Johnson thinks it is important for employers to provide frequent or longer bathroom breaks for pregnant employees. She also thinks businesses should provide an area for expressing breast milk. Both accommodations are in the Pregnant Workers Fairness Act. Other accommodations in the bill include providing seating, lighter duty, assistance with manual labor and temporary transfer to less strenuous or less hazardous positions, if needed.
Christopher J. Crowley, the executive vice president and treasurer of Worcester-based Polar Beverages, said work at their plant is mostly automated but inevitably involves heavy lifting, with cases of soda weighing between 22 and 40 pounds.

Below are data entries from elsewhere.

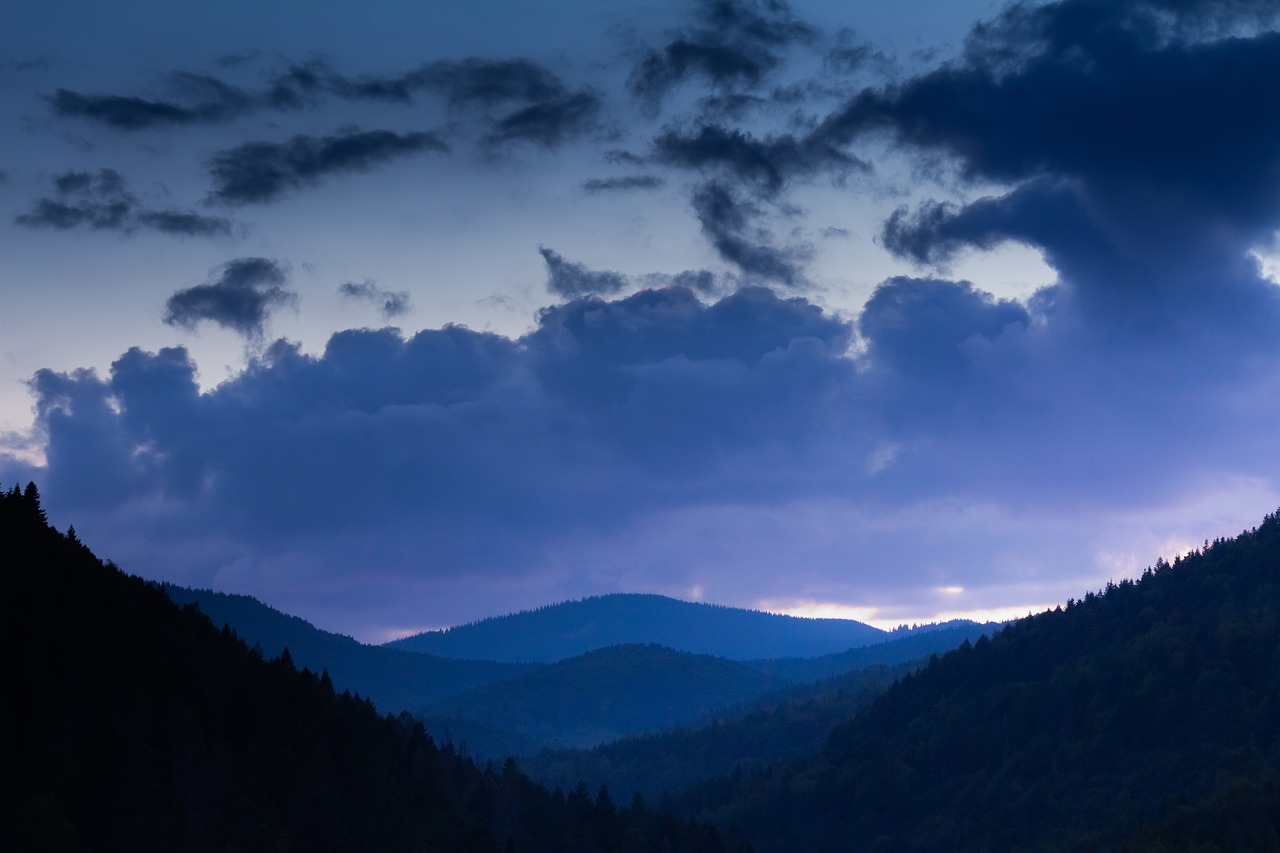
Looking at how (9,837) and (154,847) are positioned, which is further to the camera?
(154,847)

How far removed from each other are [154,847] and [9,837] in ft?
79.3

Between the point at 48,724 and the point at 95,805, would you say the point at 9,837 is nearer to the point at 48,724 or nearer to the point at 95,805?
the point at 95,805

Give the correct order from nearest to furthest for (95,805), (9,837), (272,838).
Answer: (9,837) < (95,805) < (272,838)

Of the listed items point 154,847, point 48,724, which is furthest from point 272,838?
point 48,724

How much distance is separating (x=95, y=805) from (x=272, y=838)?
26.5 m

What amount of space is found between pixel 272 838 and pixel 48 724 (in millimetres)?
33461

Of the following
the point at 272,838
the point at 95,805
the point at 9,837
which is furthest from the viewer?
the point at 272,838

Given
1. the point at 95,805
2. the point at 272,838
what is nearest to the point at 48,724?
the point at 95,805

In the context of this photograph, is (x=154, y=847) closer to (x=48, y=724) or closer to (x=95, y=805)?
(x=95, y=805)

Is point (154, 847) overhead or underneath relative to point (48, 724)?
underneath

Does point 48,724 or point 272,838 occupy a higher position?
point 48,724

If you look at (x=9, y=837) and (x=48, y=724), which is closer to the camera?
(x=9, y=837)

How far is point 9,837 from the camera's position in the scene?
161m

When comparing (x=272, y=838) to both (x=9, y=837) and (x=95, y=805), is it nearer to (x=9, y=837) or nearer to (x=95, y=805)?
(x=95, y=805)
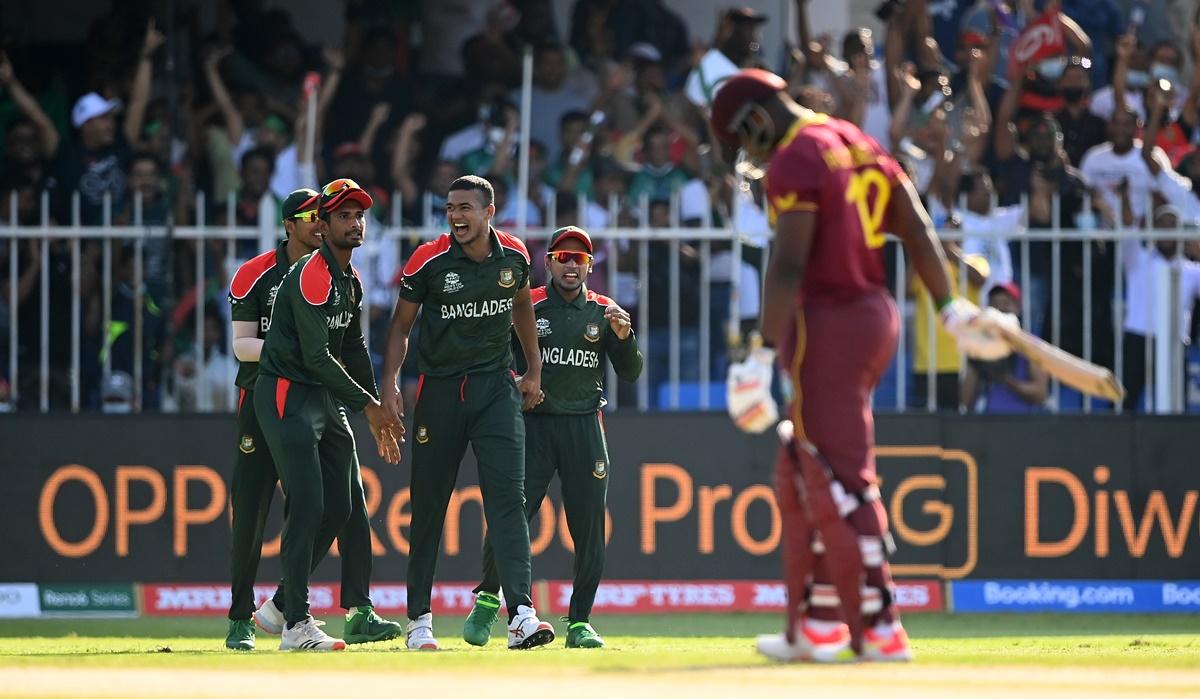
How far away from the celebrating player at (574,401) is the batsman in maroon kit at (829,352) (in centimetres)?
285

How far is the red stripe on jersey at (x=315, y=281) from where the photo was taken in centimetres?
866

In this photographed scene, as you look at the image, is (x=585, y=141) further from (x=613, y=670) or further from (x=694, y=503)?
(x=613, y=670)

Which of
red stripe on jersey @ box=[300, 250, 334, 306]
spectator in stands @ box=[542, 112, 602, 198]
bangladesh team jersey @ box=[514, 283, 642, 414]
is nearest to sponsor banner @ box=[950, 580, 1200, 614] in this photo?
bangladesh team jersey @ box=[514, 283, 642, 414]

“When you’ve got a pregnant woman working for you, you won’t have her hurling cases around,” he said. “When someone’s pregnant and working 10 or 12 hours a day, take a break. Go sit down.”
Polar doesn’t have a company policy when it comes to accommodations for pregnant women, he said.
“You just have to use common sense and common decency,” he said. “I haven’t had a scenario when I’ve had to say no.”
He acknowledged that a large employer like Polar may find it easier to accommodate pregnant workers than smaller companies.
“We have many more options,” he said.
Rep. David M. Rogers, D-Cambridge, the lead sponsor of the House bill, said the Commonwealth owed everyone an equal opportunity to be successful.
“There was evidence brought to me that pregnant women in the Commonwealth were experiencing what is essentially discrimination,” he said. “It’s not good for women, but it’s not good for us as a society either.”
He said he was optimistic about the bill being passed this legislative session.
“This is the first one out of the gate that’s been endorsed by the Speaker of the House,” he said. Speaker Robert A. DeLeo has expressed support for the legislation and in early March said the House would take up the bill “as soon as possible.”
A similar bill ran into resistance last legislative session when the Associated Industries of Massachusetts took issue with it. MotherWoman then worked with AIM to develop the current draft, which AIM now supports.
Christopher P. Geehern, AIM’s executive vice president of marketing and communications, said AIM had never objected to the issue of pregnancy accommodations. The problem was last session’s bill itself.
“We’re pleased to support the bill this year,” he said.
O’Connell of MotherWoman said she was satisfied with what they came up with.
“Pregnant women are not asking for privilege,” said O’Connell. “We are just asking for a level playing field.”
Material from the State House News Service was used in this report.